The FNB House Price Index inflation rate, decelerated for the 4th consecutive year to single-digit inflation with many areas already in price deflation, and by late 2008 the index itself had moved into deflation
Looking forward to 2009, he says there are some early signs of improvement in household sector fundamentals, with household debt-to-disposable income ratio now declining, while domestic inflation and interest rates have started heading in the right direction. “This is great news for the market, and is expected to translate into a declining household debt-service ratio (cost of servicing debt as a percentage of disposable income) through 2009.
“An expected series of interest rate cuts to 12% prime by late this year, and declining inflation supporting real disposable income growth mildly, is expected to lead to a gradual rise in residential demand as 2009 progresses,” says Loos. “The emphasis is on gradual, because against these positive drivers we have to face the negative impacts of a global economic slump on our exports and thus on our economy, which is expected to grow slower and shed more jobs for some time.”
Therefore, positive year-on-year growth in new mortgage loans is only anticipated in the second half of this year, while the return of positive year-on-year house price growth, (after an expected average deflation rate of -3.7% during 2009), is only anticipated in 2010. “The reasoning behind the lag in the response of average house prices to improving demand has to do with the belief that there is still something of an oversupply of property on the market, which would take some time to get mopped up,” he comments.

“In short, therefore, we have received a host of good news recently which has to do with an improving inflation, interest rate and household credit situation. But patience is required, as 2009 will probably still see the market battling against very weak economic growth.
As for the economy the prime rate is forecast to continue its decline through 2009, to fall by a total 350 basis points to 12% by the end of the year. Real GDP growth is forecast at 2% (down from 3.2% for 2008), but rise to 3% in 2010. The gradual recovery towards 2010 should come on the back of lower interest rates and a gradually recovering global economy.  After an impressive 6.9% real growth in real household disposable income in 2007 (although steadily declining from quarter to quarter), 2008 was forecast to yield a slower growth rate of 2.5% by year end, followed by 1.5% this year, and 5.1% in 2010.

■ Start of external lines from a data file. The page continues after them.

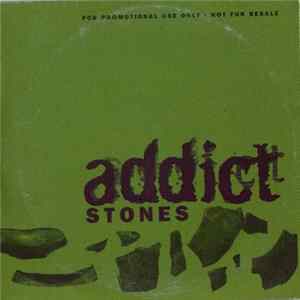Addict - Stones Album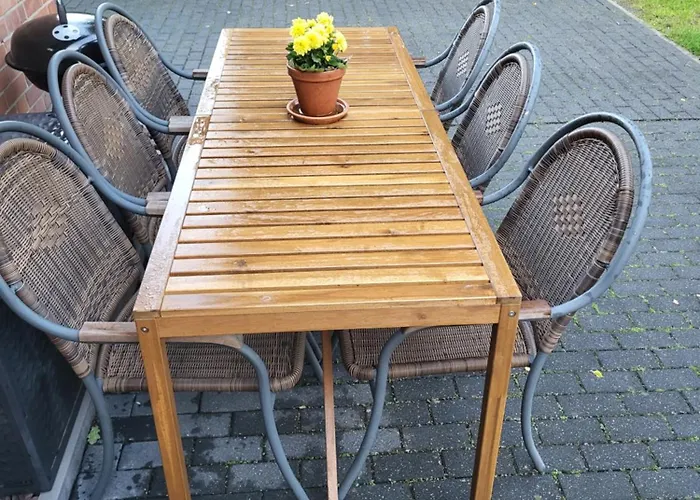 Am Thonhopsberg Appartamento *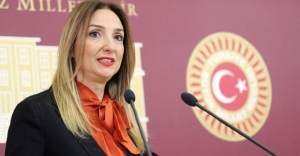 Aylin Nazlıkaya CHP'den ihraç mı ediliyor?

The projection for this year is significantly worse than in previous forecasts, as it allows for what appears to be a worse- than-previously-expected job loss situation. Nevertheless, as the year progresses, real disposable income growth should gradually recover on the back of declining consumer price inflation, after a very poor start to the year. The good 2010 number will not only have the benefit of an expected improvement in job growth and lower inflation, but also lower net interest payments declining, and in an improved economic environment one should expect to see stronger growth in the “income from property (investments) component of household sector disposable income in that year.”

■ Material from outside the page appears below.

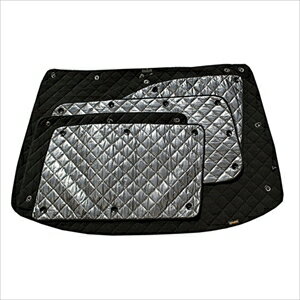 B10-003-C BRAHMS ブラインドシェード/フルセット Golf5 Blind Shade/C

The debt-service ratio was believed to have peaked at 11.7% in the third quarter of 2008 (very similar to the near-12% ratios of previous big cycles in the 80s and 90s – ignoring the 1998 25.5% prime rate spike), and is expected to decline to 8% by end-2010.
For the 2008 year (with figures still to finalise), the total value of new mortgage loans and re-advances granted is projected to fall by about -25.6%, implying that from 2007’s total value of R364.6bn, new mortgage loans granted were projected at R271.3bn for 2008, then followed by another more mild rate of decline of -5.3% to R257bn for 2009. Bear in mind, though, that from quarter to quarter the 2009 situation is expected to improve steadily in response to improving real disposable income growth and lower  debt-servicing costs, and by 2010 the mortgage market is projected to be growing at a lot faster (43.4%!) to R368.5 billion.